Zrobiliśmy zdjęcie, a potem on usiadł i zaczął pokazywać mi swoje rodzinne fotografie. I to było prawdziwe spotkanie.
Babcia poprowadziła mnie do sąsiadki, ona do swojej sąsiadki, a ona dalej. I tak już poszło.
Nie było łazienek, nikt nie chorował, nie było grypy żołądkowej, w jednej bańce czysta woda, w drugiej brudna.
O! widać drewniane powały, to było zamiast sufitów. Dom był jeszcze kryty strzechą.
Najkrótsze spotkanie trwało godzinę. A zdarzało się, że spędziliśmy razem pół dnia.
Przyszłam do znajomych, a ostatecznie wylądowałem u osób, których nigdy wcześniej nie spotkałam.
To syćko nasze na tym zdjęciu.

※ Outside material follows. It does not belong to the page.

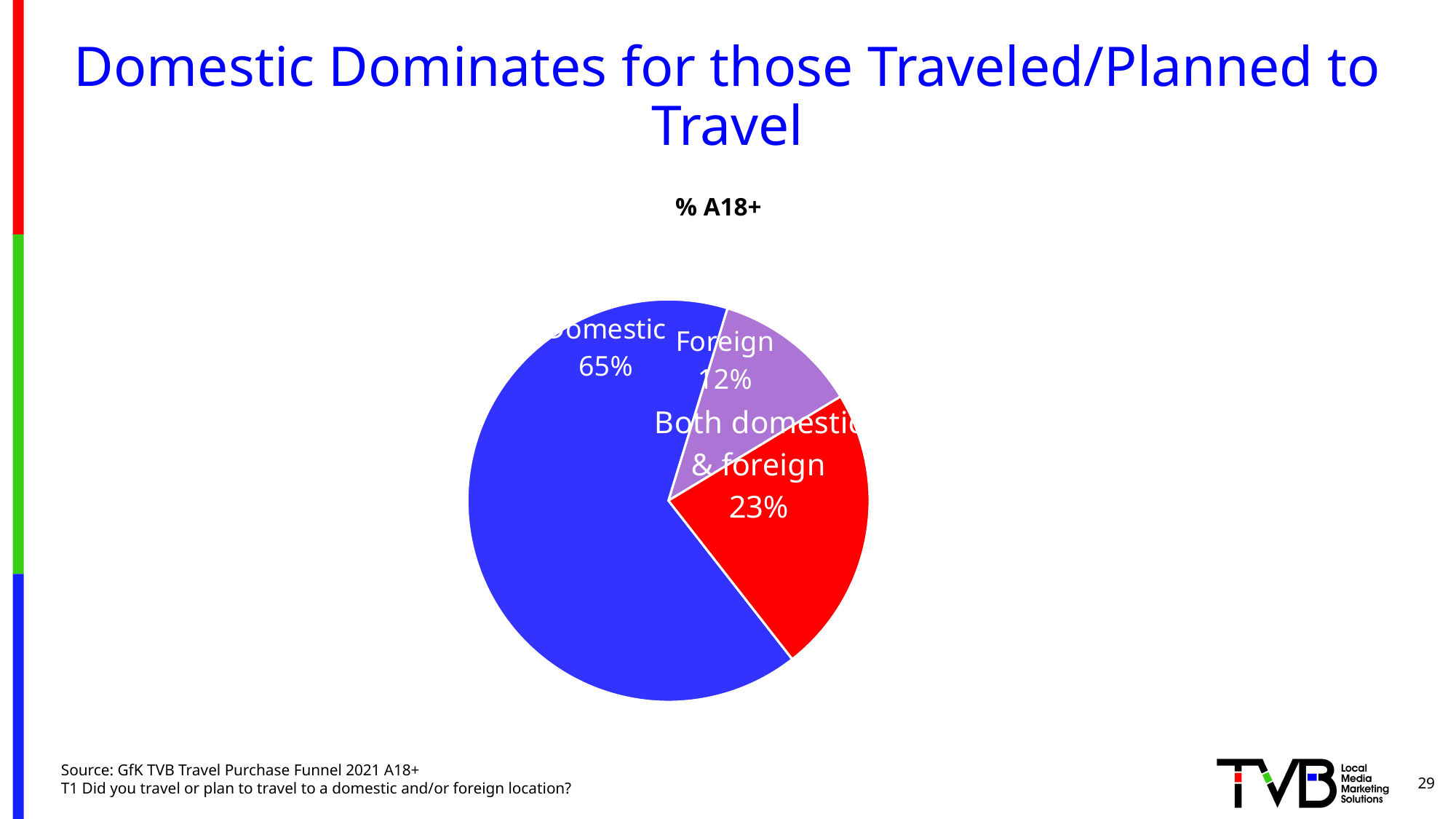
What is the difference between the Both domestic & foreign and Foreign values? 11% Which slice of the pie is the smallest? Foreign What is the title of the chart? % A18+ Which slice of the pie is the largest? Domestic What colour is the Domestic slice? blue What is the difference between the Domestic and Foreign values? 53% What kind of chart is shown on the slide? pie chart What is the value for Domestic? 65% What is the value for Foreign? 12% How many slices does the pie chart have? 3 What is the value for Both domestic & foreign? 23% Which is larger, Both domestic & foreign or Foreign? Both domestic & foreign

I moja babcia siedzi sobie z wnuczkiem swoim, my pewnie w polu byliśmy.
Komuś się powodziło, taki rowerek!
Przyszłam do tej pani, ale zanim zrobiłyśmy zdjęcie, czekałam ponad godzinę – mówiła, że „rychtuje się do fotografii”.
Przez tydzień codziennie robiłam jedno zdjęcie – nie rozstawałam się z aparatem i statywem.